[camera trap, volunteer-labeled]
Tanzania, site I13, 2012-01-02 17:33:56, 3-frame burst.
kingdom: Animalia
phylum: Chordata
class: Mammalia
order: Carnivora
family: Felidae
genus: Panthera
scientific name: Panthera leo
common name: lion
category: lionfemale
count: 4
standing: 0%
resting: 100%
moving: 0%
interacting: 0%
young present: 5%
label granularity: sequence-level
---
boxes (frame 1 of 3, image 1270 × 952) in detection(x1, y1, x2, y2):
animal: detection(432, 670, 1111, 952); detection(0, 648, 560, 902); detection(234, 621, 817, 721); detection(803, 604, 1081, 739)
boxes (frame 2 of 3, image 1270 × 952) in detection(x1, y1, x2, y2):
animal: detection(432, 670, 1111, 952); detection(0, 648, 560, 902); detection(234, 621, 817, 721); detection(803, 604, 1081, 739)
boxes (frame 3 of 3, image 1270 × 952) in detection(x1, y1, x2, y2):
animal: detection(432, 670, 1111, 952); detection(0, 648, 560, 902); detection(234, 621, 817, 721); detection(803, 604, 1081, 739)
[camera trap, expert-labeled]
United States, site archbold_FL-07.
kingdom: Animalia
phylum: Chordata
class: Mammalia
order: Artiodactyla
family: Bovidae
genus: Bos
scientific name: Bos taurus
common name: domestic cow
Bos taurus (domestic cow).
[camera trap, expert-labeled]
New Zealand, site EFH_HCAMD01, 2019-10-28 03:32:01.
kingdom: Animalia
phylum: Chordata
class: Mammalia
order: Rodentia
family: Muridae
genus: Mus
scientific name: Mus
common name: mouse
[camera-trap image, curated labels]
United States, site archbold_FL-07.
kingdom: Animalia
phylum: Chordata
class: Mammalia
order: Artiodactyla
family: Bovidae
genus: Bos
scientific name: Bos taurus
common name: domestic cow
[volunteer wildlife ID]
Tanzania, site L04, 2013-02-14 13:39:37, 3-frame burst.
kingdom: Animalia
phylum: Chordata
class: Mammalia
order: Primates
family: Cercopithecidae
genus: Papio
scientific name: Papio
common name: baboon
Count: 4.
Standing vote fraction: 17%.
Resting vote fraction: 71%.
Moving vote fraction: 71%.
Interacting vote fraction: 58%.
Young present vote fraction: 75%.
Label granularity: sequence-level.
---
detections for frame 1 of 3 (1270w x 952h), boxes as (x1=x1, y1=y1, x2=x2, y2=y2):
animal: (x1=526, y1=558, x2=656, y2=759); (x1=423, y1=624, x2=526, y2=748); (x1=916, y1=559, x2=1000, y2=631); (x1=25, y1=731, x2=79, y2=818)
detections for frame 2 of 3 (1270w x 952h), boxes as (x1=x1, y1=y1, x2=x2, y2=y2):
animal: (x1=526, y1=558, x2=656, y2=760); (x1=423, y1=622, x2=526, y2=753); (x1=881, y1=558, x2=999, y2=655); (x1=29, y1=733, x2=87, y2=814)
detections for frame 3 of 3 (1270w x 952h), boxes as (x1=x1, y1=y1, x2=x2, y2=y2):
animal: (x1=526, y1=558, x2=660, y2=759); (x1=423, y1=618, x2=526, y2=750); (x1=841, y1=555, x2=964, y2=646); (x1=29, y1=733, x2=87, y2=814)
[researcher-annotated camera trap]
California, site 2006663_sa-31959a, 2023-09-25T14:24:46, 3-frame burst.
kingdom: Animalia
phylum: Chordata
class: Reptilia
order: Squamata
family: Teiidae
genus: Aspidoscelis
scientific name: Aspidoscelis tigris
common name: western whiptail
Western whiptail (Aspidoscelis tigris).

> _How to complete this task_
Could you reproduce every record exactly as it appears?

> _Result_
[camera trap, volunteer-labeled]
Tanzania, site I13, 2012-01-02 17:33:56, 3-frame burst.
kingdom: Animalia
phylum: Chordata
class: Mammalia
order: Carnivora
family: Felidae
genus: Panthera
scientific name: Panthera leo
common name: lion
category: lionfemale
count: 4
standing: 0%
resting: 100%
moving: 0%
interacting: 0%
young present: 5%
label granularity: sequence-level
---
boxes (frame 1 of 3, image 1270 × 952) in detection(x1, y1, x2, y2):
animal: detection(432, 670, 1111, 952); detection(0, 648, 560, 902); detection(234, 621, 817, 721); detection(803, 604, 1081, 739)
boxes (frame 2 of 3, image 1270 × 952) in detection(x1, y1, x2, y2):
animal: detection(432, 670, 1111, 952); detection(0, 648, 560, 902); detection(234, 621, 817, 721); detection(803, 604, 1081, 739)
boxes (frame 3 of 3, image 1270 × 952) in detection(x1, y1, x2, y2):
animal: detection(432, 670, 1111, 952); detection(0, 648, 560, 902); detection(234, 621, 817, 721); detection(803, 604, 1081, 739)
[camera trap, expert-labeled]
United States, site archbold_FL-07.
kingdom: Animalia
phylum: Chordata
class: Mammalia
order: Artiodactyla
family: Bovidae
genus: Bos
scientific name: Bos taurus
common name: domestic cow
Bos taurus (domestic cow).
[camera trap, expert-labeled]
New Zealand, site EFH_HCAMD01, 2019-10-28 03:32:01.
kingdom: Animalia
phylum: Chordata
class: Mammalia
order: Rodentia
family: Muridae
genus: Mus
scientific name: Mus
common name: mouse
[camera-trap image, curated labels]
United States, site archbold_FL-07.
kingdom: Animalia
phylum: Chordata
class: Mammalia
order: Artiodactyla
family: Bovidae
genus: Bos
scientific name: Bos taurus
common name: domestic cow
[volunteer wildlife ID]
Tanzania, site L04, 2013-02-14 13:39:37, 3-frame burst.
kingdom: Animalia
phylum: Chordata
class: Mammalia
order: Primates
family: Cercopithecidae
genus: Papio
scientific name: Papio
common name: baboon
Count: 4.
Standing vote fraction: 17%.
Resting vote fraction: 71%.
Moving vote fraction: 71%.
Interacting vote fraction: 58%.
Young present vote fraction: 75%.
Label granularity: sequence-level.
---
detections for frame 1 of 3 (1270w x 952h), boxes as (x1=x1, y1=y1, x2=x2, y2=y2):
animal: (x1=526, y1=558, x2=656, y2=759); (x1=423, y1=624, x2=526, y2=748); (x1=916, y1=559, x2=1000, y2=631); (x1=25, y1=731, x2=79, y2=818)
detections for frame 2 of 3 (1270w x 952h), boxes as (x1=x1, y1=y1, x2=x2, y2=y2):
animal: (x1=526, y1=558, x2=656, y2=760); (x1=423, y1=622, x2=526, y2=753); (x1=881, y1=558, x2=999, y2=655); (x1=29, y1=733, x2=87, y2=814)
detections for frame 3 of 3 (1270w x 952h), boxes as (x1=x1, y1=y1, x2=x2, y2=y2):
animal: (x1=526, y1=558, x2=660, y2=759); (x1=423, y1=618, x2=526, y2=750); (x1=841, y1=555, x2=964, y2=646); (x1=29, y1=733, x2=87, y2=814)
[researcher-annotated camera trap]
California, site 2006663_sa-31959a, 2023-09-25T14:24:46, 3-frame burst.
kingdom: Animalia
phylum: Chordata
class: Reptilia
order: Squamata
family: Teiidae
genus: Aspidoscelis
scientific name: Aspidoscelis tigris
common name: western whiptail
Western whiptail (Aspidoscelis tigris).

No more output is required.